* [Stated task 1]
Reproduce the passage on rejection sampling word for word, beginning at the words "Here are some" and stopping after the words "large accepting probability.".
* [Stated task 2]
According to the passage on rejection sampling, why should M be chosen as small as possible in practice?

* [Source extract]

Here are some features about the rejection sampling:
Using the rejection sampling, we can generate sample from any density \(f\) as long as we know the closed form of \(f\).
If we do not choose \(M\) well, we may reject many realizations of \(Y,U\) to obtain a single realization of \(X\).
There is an upper on \(M\) at the first step: \(M\geq \sup_x \frac{f(x)}{p(x)}\).
In practice, we want to choose \(M\) as small as possible because a small \(M\) leads to a higher chance of accepting \(Y\). To see this, note that the denominator \(P\left(U<\frac{f(Y)}{M\cdot p(Y)}\right) = P({\sf Accept} Y)= \frac{1}{M}\). Thus, a small \(M\) leads to a large accepting probability.
If you want to learn more about rejection sampling, I would recommend http://www.columbia.edu/~ks20/4703-Sigman/4703-07-Notes-ARM.pdf.
Here we explain how to use the rejection sampling to sample from a posterior distribution. Let \(\pi(\theta|X_1,\cdots,X_n)\) be the posterior distribution, \(L(\theta|X_1,\cdots,X_n)\) be the likelihood function, and \(\pi(\theta)\) be the prior distribution. Also, let \(\widehat{\theta}_{MLE} = {\sf argmax}_{\theta} L(\theta|X_1,\cdots,X_n)\) be the MLE.
Then we can generate points from the posterior distribution with the followings:
Generate \(\theta\) from prior distribution \(\pi\) and \(U\) from \({\sf Uni}(0,1)\) independently.
Accept \(\theta\) if \(U<\frac{L(\theta|X_1,\cdots,X_n)}{L(\widehat{\theta}_{MLE}|X_1,\cdots,X_n)}\).
The \(\theta\)’s that are accepted from the above two steps are IID from the posterior distribution \(\pi(\theta|X_1,\cdots,X_n)\).
Why this approach works? Well here is how each quantity corresponds to the ones in rejection sampling (after rescaling): \[\begin{align*} \pi(\theta|X_1,\cdots,X_n)&\sim f(x)\\ L(\theta|X_1,\cdots,X_n)&\sim \frac{f(x)}{p(x)}\\ \pi(\theta)&\sim p(x)\\ L(\widehat{\theta}_{MLE}|X_1,\cdots,X_n)&\sim M \end{align*}\]
Note that the acceptance probability is \[p_a = \frac{\int L(\theta|X_1,\cdots,X_n) \pi(\theta)d\theta}{L(\widehat{\theta}_{MLE}|X_1,\cdots,X_n)} = \frac{p(X_1,\cdots,X_n)}{L(\widehat{\theta}_{MLE}|X_1,\cdots,X_n)}.\] So the normalization constant of the posterior distribution \(p(X_1,\cdots,X_n)\) can be estimated using \[\widehat{p}(X_1,\cdots,X_n) = \widehat{p}_a \cdot L(\widehat{\theta}_{MLE}|X_1,\cdots,X_n),\] where \(\widehat{p}_a\) is the empirical acceptance probability.

(A block of data)
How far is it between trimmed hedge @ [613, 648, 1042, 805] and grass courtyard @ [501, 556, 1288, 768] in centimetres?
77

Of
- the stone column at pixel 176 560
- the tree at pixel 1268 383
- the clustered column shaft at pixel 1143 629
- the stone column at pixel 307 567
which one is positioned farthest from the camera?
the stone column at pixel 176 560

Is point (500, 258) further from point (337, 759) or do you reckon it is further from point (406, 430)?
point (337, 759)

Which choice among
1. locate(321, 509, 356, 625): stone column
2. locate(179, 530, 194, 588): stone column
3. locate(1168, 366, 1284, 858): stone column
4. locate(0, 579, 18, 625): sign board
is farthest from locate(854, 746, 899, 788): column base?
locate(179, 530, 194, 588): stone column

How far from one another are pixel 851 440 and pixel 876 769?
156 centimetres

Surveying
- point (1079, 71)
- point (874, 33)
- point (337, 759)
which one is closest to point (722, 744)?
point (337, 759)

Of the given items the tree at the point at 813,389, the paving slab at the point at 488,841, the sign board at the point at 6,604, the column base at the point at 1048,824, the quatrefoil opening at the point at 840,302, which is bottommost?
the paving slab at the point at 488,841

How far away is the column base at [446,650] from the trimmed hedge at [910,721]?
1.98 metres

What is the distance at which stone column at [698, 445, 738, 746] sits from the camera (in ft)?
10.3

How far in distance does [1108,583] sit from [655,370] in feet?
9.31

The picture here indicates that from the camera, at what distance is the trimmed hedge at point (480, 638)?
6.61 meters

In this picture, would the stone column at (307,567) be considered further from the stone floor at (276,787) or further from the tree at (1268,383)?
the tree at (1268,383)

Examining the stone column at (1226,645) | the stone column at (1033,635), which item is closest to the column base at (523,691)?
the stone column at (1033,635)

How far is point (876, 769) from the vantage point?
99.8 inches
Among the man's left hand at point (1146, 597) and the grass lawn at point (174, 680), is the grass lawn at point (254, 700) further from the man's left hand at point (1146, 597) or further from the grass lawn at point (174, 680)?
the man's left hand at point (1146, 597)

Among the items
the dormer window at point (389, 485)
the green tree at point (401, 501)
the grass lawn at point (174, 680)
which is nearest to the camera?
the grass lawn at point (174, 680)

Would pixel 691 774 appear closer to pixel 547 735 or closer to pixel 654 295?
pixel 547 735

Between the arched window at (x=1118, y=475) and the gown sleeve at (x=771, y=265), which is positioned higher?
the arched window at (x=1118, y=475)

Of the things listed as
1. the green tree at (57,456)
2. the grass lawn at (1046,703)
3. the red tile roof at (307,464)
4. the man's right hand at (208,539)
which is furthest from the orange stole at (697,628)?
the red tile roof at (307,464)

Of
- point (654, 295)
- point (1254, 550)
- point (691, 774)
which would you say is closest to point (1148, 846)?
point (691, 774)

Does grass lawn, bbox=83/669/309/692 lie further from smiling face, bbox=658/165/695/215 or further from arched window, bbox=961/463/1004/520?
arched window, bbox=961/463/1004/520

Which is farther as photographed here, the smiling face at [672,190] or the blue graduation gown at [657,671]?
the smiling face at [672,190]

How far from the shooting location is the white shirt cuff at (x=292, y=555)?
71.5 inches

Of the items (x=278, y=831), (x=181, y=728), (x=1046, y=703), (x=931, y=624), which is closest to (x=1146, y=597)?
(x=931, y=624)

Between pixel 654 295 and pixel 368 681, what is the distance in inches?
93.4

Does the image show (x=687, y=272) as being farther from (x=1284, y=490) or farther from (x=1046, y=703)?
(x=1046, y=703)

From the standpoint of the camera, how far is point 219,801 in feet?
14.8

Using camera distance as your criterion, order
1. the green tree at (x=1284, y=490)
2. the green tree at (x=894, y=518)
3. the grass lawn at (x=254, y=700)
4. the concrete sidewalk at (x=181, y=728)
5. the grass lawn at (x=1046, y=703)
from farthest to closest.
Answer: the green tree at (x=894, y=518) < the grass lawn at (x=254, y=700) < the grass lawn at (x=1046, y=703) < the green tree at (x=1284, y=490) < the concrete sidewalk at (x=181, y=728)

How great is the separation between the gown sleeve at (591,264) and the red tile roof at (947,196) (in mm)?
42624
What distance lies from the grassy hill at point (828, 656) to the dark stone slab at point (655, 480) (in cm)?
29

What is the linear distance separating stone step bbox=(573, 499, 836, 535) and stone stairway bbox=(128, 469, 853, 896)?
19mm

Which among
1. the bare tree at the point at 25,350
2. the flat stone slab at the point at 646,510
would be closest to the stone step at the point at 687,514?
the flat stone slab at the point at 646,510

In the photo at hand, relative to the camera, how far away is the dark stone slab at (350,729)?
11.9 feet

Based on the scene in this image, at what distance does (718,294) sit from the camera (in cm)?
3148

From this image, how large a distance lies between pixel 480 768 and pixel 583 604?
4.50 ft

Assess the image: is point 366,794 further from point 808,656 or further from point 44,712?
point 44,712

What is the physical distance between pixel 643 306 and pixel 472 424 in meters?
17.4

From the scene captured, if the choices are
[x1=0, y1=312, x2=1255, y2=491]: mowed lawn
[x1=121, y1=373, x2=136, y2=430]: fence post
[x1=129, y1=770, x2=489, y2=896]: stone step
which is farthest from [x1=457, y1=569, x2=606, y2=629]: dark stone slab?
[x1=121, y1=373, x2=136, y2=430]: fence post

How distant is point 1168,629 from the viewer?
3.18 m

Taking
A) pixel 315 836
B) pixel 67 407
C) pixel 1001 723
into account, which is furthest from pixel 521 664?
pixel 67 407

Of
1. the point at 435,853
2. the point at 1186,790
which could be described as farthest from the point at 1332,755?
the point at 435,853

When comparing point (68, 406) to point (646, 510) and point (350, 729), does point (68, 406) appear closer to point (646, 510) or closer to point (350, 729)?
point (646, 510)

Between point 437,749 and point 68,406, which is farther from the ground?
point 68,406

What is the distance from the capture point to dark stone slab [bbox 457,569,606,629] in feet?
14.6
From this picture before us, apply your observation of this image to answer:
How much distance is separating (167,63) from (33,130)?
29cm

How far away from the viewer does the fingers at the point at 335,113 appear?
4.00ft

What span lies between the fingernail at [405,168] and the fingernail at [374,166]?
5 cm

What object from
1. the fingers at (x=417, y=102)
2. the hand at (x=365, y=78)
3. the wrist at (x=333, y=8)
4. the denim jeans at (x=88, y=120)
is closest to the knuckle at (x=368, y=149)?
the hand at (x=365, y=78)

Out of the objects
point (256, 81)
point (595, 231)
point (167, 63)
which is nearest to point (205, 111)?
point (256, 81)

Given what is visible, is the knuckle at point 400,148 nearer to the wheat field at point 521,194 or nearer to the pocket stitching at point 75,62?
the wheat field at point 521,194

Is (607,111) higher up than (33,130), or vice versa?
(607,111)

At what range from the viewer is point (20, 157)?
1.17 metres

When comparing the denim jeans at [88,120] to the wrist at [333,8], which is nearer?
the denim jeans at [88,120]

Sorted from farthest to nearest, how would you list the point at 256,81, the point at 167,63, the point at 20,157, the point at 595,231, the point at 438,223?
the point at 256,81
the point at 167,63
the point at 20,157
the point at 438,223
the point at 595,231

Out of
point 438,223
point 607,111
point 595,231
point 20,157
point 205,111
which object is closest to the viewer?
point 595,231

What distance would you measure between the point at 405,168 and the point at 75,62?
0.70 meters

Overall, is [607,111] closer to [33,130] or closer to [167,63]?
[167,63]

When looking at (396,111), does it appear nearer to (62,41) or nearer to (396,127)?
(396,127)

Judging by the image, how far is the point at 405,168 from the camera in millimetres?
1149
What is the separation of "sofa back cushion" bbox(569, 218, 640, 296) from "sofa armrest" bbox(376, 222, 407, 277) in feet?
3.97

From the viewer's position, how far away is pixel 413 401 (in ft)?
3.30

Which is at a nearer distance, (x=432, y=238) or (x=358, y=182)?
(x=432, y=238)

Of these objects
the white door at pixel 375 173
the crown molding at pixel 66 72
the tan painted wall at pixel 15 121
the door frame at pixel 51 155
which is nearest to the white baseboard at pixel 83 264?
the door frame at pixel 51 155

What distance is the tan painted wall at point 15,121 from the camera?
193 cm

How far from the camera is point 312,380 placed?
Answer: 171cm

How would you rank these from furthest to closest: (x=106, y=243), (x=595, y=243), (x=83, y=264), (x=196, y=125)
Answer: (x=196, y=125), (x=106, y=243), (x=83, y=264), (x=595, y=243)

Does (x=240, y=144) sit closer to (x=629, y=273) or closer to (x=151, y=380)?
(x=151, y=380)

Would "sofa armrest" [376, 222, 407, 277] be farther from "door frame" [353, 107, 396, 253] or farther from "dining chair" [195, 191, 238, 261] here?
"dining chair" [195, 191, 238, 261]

* [Final answer 1]
Here are some features about the rejection sampling:
Using the rejection sampling, we can generate sample from any density \(f\) as long as we know the closed form of \(f\).
If we do not choose \(M\) well, we may reject many realizations of \(Y,U\) to obtain a single realization of \(X\).
There is an upper on \(M\) at the first step: \(M\geq \sup_x \frac{f(x)}{p(x)}\).
In practice, we want to choose \(M\) as small as possible because a small \(M\) leads to a higher chance of accepting \(Y\). To see this, note that the denominator \(P\left(U<\frac{f(Y)}{M\cdot p(Y)}\right) = P({\sf Accept} Y)= \frac{1}{M}\). Thus, a small \(M\) leads to a large accepting probability.

* [Final answer 2]
A small M gives a higher chance of accepting Y.